J’ai commencé à m’intéresser aux personnes qui micro-dosent le LSD à fréquence régulière. J’avais déjà entendu parler de cette pratique par le passé, mais uniquement dans des documentaires ou des échos assez flous. Pour en savoir plus sur le sujet, j’ai commencé à traîner sur Reddit où des utilisateur·ices anonymes partagent leurs expériences et les vertus du micro-dosing : état d’esprit plus positif, augmentation de la créativité, sensation de bien-être. Bref, tout ce qui me manquait.

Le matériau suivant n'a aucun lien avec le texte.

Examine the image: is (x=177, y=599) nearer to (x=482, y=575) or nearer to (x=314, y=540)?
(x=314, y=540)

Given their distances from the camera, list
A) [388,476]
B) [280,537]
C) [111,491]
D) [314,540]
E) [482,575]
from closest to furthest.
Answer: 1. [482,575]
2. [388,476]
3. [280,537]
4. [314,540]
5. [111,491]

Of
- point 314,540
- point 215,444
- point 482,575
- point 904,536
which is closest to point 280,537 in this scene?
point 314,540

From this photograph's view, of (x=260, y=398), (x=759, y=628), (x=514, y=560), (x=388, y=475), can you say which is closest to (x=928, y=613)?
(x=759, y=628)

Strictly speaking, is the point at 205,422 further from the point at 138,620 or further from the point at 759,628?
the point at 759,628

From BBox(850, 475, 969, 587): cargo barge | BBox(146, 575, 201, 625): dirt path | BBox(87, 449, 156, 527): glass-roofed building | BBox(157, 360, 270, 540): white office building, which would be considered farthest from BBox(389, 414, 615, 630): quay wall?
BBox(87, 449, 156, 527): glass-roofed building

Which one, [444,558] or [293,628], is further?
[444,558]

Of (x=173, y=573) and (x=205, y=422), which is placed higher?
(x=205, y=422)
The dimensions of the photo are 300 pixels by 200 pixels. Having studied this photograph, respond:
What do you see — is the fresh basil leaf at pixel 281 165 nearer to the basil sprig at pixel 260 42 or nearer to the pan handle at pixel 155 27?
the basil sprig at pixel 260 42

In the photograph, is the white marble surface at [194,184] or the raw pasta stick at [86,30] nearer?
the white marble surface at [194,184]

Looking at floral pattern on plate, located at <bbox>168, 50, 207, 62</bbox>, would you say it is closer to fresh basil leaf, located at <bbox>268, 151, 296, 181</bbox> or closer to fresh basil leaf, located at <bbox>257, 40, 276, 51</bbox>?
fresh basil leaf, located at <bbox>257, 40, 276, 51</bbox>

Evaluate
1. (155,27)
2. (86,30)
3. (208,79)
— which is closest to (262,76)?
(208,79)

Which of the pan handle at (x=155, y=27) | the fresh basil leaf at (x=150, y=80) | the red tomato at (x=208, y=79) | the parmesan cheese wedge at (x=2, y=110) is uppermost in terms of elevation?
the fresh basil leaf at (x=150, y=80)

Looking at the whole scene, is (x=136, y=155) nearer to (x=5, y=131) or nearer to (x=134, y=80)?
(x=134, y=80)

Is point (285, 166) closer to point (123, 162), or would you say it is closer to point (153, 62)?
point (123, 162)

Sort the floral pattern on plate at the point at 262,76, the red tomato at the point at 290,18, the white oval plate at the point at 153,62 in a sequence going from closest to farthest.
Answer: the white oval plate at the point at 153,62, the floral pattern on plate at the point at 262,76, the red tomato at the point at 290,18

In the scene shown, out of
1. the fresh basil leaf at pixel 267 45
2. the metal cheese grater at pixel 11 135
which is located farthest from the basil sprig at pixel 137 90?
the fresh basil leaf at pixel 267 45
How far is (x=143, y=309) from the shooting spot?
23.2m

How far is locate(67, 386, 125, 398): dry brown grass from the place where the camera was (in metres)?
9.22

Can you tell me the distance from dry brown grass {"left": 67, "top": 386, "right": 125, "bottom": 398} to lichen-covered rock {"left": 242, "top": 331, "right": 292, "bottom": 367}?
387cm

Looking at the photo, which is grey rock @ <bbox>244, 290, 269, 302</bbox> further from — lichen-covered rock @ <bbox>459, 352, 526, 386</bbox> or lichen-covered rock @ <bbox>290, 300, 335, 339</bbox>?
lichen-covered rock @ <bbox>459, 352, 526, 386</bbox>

Évidemment, je savais que le micro-dosing comportait des risques. Certaines personnes écrivaient sur le forum que le LSD avait aggravé les symptômes de leur dépression. En gros, ça passait où ça cassait. Et si ça devait casser, je savais que ça pouvait être particulièrement violent. Le LSD peut avoir des « répercussions de longue durée sur le cerveau et l'état émotionnel ». Il peut aussi provoquer des psychoses, de la paranoïa et des « retours en arrière ». Logiquement, je ne voulais pas acheter n’importe quoi chez le premier dealer du coin. Je suis tombé sur un site internet où il est possible de commander des cartons de LSD facilement. Je devais juste inscrire mes coordonnées et payer une dizaine d’euros pour que le LSD arrive dans ma boîte aux lettres, sans devoir aller sur le dark net.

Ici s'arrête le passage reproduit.